The use of MTX as an alternative maintenance agent with possibly less toxicity and equal or perhaps greater efficacy than AZA was examined in the WEGENT trial. In the WEGENT trial, AAV patients in remission were randomized to either AZA or MTX and a tapering oral steroid course [29]. The rate of AEs causing death or study withdrawal was the same between the two groups, indicating MTX was similar in toxicity with AZA. Relapse rates were also similar confirming MTX as a viable alternative to AZA. In the follow-up study, 10-year overall survival rates, total number of relapses, relapse rates and AEs did not differ significantly [30].

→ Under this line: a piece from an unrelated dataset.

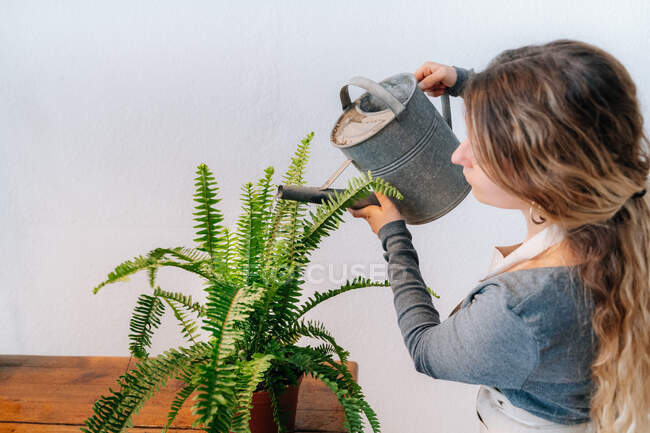 Side view of tranquil young female gardener with long wavy hair in casual clothes and apron watering potted fern plant placed on wooden table — Stock Photo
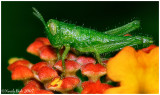 Tiny Grasshopper June 20 *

Other immunosuppressive agents, including MMF and leflunomide, have also been studied. The IMPROVE (International MMF Protocol to Reduce Outbreaks of Vasculitides) trial compared the efficacy of MMF versus AZA for maintenance of remission in AAV patients in whom remission had been induced with corticosteroids and CYC, with or without methylprednisolone pulses and PLEX. MMF was significantly less effective at preventing relapses when compared to AZA after a median follow-up of 39 months [31]. In a RCT comparing leflunomide and MTX, leflunomide was found to be more effective than MTX in preventing major relapses but was associated with more AEs [32].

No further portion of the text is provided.